### Stated exercise A
Retype everything in the rare earth elements passage below, from "The goal of this" down to "long-term energy challenges.".
### Stated exercise B
Answer these questions using the rare earth elements passage below:
(i) To what two things are rare earth elements said to be essential?
(ii) In which clays does the project seek a basic understanding of rare earth elements speciation?
(iii) With the goal of which program is the research aligned?

### Text extract
§ §

Rare earth elements (REEs) are essential to the economic growth and national security of the United States, and the supply chain of these critical minerals becomes increasingly vulnerable to disruptions. To effectively exploit secondary sources of REEs, we must learn about the localized environment of REEs in these sources and enable enhanced recovery and separation approaches optimized across a variety of REEs and sources. Our geoinspired REEs separation project addresses the growing need to explore new approaches to critical materials recovery and separation and investigates the processes in natural clays at fundamental level.
The goal of this project is to gain basic understanding of rare earth elements speciation, spatio-chemical environment, and mechanism of adsorption in selected natural ion-adsorption clays and their synthetic analogs. This deep knowledge will underpin future developments in REEs separation and recovery from diverse underutilized secondary sources. Our research is aligned with the Goal of Separation Science Program of enabling chemical separation paradigms that may become the basis for solutions to the current and long-term energy challenges.

§ §

Entries taken from a collection:
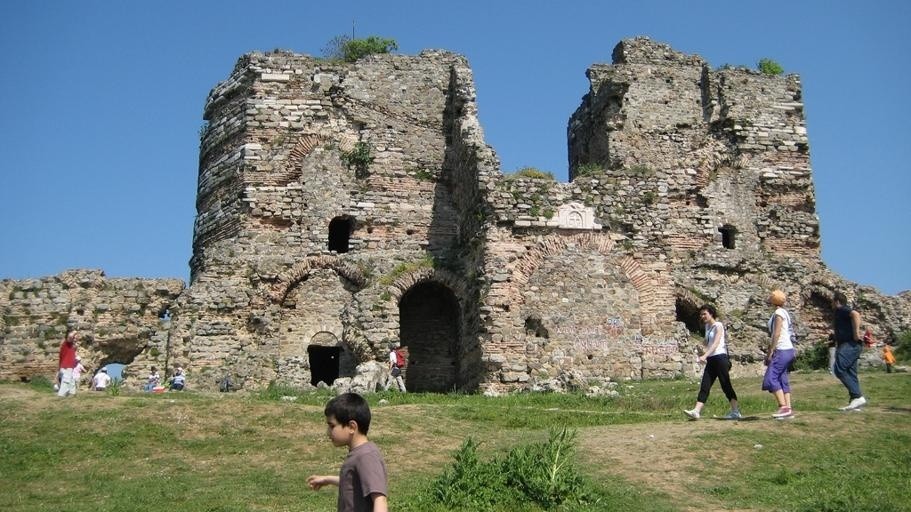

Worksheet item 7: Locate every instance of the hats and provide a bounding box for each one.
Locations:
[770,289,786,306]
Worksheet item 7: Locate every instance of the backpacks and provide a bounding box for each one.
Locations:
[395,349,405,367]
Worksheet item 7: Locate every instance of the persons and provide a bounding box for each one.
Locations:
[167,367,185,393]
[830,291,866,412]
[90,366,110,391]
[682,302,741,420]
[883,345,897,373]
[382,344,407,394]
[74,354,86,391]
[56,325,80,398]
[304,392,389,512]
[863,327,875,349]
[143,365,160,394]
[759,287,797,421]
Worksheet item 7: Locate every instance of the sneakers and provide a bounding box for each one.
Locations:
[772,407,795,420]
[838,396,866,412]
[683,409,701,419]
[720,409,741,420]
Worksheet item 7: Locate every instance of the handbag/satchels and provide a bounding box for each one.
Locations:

§ §

### Final result A
The goal of this project is to gain basic understanding of rare earth elements speciation, spatio-chemical environment, and mechanism of adsorption in selected natural ion-adsorption clays and their synthetic analogs. This deep knowledge will underpin future developments in REEs separation and recovery from diverse underutilized secondary sources. Our research is aligned with the Goal of Separation Science Program of enabling chemical separation paradigms that may become the basis for solutions to the current and long-term energy challenges.

### Final result B
(i) The economic growth and national security of the United States.
(ii) Selected natural ion-adsorption clays and their synthetic analogs.
(iii) The Separation Science Program.